Le Théâtre de la Foire, né dans les foires parisiennes de Saint-Germain et de Saint-Laurent, a fait courir tout Paris depuis sa création jusqu’à sa disparition en 1762. Spectacle foisonnant puisque des dizaines d’auteurs en ont constitué le fonds littéraire qui comporte plusieurs centaines de pièces. Il existe d’excellentes études partielles, mais aucune étude d’ensemble n’avait été entreprise sur un sujet où la critique littéraire rencontre le renouvellement des arts du spectacle et l’évolution des mœurs et de la pensée.
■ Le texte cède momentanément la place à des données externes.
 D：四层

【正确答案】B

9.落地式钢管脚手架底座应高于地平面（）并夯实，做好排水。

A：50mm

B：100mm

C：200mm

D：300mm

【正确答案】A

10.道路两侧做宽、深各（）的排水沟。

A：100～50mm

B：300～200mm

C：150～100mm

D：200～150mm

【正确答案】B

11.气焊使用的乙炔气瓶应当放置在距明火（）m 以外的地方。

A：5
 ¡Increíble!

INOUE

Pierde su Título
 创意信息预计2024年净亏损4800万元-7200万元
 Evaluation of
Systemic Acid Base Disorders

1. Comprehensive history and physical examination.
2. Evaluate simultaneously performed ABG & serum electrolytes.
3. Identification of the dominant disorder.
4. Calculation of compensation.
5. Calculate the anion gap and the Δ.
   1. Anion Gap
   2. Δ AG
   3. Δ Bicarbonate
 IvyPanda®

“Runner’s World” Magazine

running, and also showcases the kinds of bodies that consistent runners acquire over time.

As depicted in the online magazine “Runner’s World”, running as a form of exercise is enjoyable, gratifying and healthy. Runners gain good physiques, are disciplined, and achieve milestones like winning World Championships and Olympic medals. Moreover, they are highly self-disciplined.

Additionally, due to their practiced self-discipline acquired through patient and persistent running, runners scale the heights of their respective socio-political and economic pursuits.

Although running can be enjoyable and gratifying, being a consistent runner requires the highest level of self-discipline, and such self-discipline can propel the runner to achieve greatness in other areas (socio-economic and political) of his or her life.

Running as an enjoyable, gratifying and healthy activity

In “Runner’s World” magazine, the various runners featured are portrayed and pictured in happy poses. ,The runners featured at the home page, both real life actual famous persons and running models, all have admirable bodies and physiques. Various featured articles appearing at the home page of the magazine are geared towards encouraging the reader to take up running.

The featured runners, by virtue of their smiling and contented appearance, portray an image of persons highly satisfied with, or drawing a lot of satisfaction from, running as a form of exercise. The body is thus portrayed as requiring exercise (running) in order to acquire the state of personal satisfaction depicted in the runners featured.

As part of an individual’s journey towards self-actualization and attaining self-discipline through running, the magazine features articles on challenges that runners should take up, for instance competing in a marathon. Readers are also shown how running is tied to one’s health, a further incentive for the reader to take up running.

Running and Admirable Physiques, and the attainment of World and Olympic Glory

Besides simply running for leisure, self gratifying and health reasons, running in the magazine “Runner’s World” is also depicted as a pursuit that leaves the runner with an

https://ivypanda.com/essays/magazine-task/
Il s’agissait donc de combler cette lacune par une synthèse sur le Théâtre de la Foire considéré comme une forme de sociabilité essentielle à la compréhension de l’histoire des idées à une époque donnée, dans le mouvement même des représentations de la vie quotidienne.
Si le but apparent de ce théâtre est d’amuser un public par un spectacle original et inventif, ses ambitions sont beaucoup plus vastes. Issu du milieu mercantile des foires, il diffuse des idées de libre entreprise qu’il met lui-même en œuvre, en s’opposant aux privilèges de la Comédie-Française et de l’Opéra. Dans la société d’Ancien Régime où apparaissent des signes de décomposition, il tente de réformer les mœurs et de promouvoir dans la bonne humeur certaines nouvelles idées philosophiques dont une morale bourgeoise et séculière du juste milieu.
Face aux salles officielles qu’immobilise leur statut et une scène populaire inconvenante, il élabore une nouvelle forme de théâtralité amalgamant les pratiques des spectacles de rue tels l’acrobatie, les danseurs de corde ou la pantomime avec les traditions du théâtre savant, de l’Opéra et des scènes française et italienne.
Sa conception essentiellement baroque, brillante, faussement naïve et populaire semble anticiper les grandes mises en scène actuelles. Le Théâtre de la Foire demeure aujourd’hui le meilleur miroir de la société parisienne du XVIIIe siècle dont la référence essentielle est au-delà du théâtre lui-même la théâtralisation de son quotidien.